- **SOURCE DOCUMENT**:
------------------------------------
There are several re-ups from Fund I, which was anchored by government tech investor Mavcap, although participating investors have not been identified. Commitments from growth equity investor AEI Capital, industrials-focused conglomerate Sime Darby, and financial technology developer Wide Technologies Indonesia were confirmed last month.
Vynn has honed an expansive approach to specialisation since the first vintage, exploiting the overlap between mobility, logistics, travel, and fast-moving consumer goods to be at once diversified and thematic.
Its main proof-of-concept to date is a pending IPO from Malaysia-based and regionally active used car trading business Carsome. The company has raised more than USD 600m from private investors and was valued at USD 1.7bn on closing a USD 290m Series E in early 2022. Last June, it raised a bridge round of undisclosed size from existing investors and pre-IPO debt specialist Evolution X.
Carsome’s backers include Asia Partners, whose core value proposition is helping companies list in the US, and 65 Equity Partners, a division of Temasek Holdings that invests on condition that the target company eventually lists on the Singapore Exchange. A dual IPO was expected in 2022 at a valuation of USD 2bn but it was postponed due to market conditions.
------------------------------------
(Collected data)

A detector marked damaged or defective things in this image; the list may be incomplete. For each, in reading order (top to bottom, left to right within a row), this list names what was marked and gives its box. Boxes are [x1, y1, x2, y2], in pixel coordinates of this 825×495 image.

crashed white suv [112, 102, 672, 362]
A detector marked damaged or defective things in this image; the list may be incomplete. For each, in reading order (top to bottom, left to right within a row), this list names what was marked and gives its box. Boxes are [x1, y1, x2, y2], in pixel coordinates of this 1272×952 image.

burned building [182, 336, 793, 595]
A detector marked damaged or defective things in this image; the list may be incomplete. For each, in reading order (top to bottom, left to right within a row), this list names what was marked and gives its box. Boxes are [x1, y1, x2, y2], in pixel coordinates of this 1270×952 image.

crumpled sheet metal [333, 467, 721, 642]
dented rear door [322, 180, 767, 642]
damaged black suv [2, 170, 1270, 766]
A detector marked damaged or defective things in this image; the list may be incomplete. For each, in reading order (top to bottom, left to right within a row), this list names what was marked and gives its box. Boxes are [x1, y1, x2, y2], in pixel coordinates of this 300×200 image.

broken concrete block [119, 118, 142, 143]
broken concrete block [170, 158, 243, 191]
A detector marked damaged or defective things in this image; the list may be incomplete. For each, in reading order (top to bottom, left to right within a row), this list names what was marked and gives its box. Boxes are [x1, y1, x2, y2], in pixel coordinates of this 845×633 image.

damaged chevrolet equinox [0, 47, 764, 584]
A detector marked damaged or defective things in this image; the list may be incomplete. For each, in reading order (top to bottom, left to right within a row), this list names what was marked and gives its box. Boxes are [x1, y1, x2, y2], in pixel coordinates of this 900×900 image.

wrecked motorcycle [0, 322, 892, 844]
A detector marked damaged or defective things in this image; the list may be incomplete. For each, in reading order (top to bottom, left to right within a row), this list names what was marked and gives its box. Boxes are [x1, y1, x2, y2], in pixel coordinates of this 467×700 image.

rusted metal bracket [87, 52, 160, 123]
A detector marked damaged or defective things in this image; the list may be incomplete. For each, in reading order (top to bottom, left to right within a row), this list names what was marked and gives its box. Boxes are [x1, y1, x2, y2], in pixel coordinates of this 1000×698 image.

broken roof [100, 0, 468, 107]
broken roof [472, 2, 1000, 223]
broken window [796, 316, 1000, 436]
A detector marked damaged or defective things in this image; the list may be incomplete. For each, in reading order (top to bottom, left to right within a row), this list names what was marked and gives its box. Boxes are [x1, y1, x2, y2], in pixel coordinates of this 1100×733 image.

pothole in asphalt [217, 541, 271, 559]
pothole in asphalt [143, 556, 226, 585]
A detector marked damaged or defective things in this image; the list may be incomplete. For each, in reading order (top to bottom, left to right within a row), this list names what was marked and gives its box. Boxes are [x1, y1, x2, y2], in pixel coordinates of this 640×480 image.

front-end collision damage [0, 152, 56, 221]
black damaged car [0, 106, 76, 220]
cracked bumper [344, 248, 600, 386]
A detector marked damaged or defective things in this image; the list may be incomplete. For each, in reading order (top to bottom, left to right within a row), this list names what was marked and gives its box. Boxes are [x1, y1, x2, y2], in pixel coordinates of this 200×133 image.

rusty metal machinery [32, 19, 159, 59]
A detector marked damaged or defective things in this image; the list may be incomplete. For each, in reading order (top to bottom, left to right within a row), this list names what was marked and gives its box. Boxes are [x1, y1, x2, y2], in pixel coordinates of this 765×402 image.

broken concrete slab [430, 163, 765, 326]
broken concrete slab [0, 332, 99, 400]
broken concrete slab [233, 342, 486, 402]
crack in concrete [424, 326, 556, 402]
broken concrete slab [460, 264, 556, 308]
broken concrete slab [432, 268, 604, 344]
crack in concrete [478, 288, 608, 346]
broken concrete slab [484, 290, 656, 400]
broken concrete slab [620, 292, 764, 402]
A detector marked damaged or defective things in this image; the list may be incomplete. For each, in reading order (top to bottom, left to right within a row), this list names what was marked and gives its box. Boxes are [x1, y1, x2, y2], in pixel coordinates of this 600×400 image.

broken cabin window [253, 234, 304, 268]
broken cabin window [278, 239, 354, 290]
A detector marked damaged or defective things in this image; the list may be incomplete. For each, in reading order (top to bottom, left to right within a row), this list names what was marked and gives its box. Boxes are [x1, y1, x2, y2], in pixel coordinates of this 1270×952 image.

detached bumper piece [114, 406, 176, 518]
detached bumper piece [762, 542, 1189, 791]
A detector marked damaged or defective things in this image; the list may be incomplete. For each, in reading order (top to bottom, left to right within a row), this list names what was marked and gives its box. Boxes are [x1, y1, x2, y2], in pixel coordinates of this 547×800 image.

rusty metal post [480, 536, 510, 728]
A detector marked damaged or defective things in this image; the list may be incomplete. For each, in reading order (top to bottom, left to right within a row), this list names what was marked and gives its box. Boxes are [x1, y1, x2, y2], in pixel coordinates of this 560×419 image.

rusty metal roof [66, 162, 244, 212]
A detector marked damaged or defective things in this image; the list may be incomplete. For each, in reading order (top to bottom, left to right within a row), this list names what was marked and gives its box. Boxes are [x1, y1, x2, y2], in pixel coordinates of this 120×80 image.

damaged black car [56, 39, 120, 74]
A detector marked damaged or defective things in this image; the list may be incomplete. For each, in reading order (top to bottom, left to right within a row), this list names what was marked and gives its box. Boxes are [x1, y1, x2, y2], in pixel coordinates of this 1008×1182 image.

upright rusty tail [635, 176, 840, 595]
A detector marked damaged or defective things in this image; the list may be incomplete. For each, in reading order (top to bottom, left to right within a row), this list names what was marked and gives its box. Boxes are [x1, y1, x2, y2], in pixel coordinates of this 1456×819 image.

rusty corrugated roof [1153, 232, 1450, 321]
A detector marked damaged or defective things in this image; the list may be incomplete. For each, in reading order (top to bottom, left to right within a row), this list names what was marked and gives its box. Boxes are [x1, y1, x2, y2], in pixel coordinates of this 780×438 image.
------------------------------------
Echo the passage about Vynn's fund and Carsome word for word, in full. The records have no connection to the text.

There are several re-ups from Fund I, which was anchored by government tech investor Mavcap, although participating investors have not been identified. Commitments from growth equity investor AEI Capital, industrials-focused conglomerate Sime Darby, and financial technology developer Wide Technologies Indonesia were confirmed last month.
Vynn has honed an expansive approach to specialisation since the first vintage, exploiting the overlap between mobility, logistics, travel, and fast-moving consumer goods to be at once diversified and thematic.
Its main proof-of-concept to date is a pending IPO from Malaysia-based and regionally active used car trading business Carsome. The company has raised more than USD 600m from private investors and was valued at USD 1.7bn on closing a USD 290m Series E in early 2022. Last June, it raised a bridge round of undisclosed size from existing investors and pre-IPO debt specialist Evolution X.
Carsome’s backers include Asia Partners, whose core value proposition is helping companies list in the US, and 65 Equity Partners, a division of Temasek Holdings that invests on condition that the target company eventually lists on the Singapore Exchange. A dual IPO was expected in 2022 at a valuation of USD 2bn but it was postponed due to market conditions.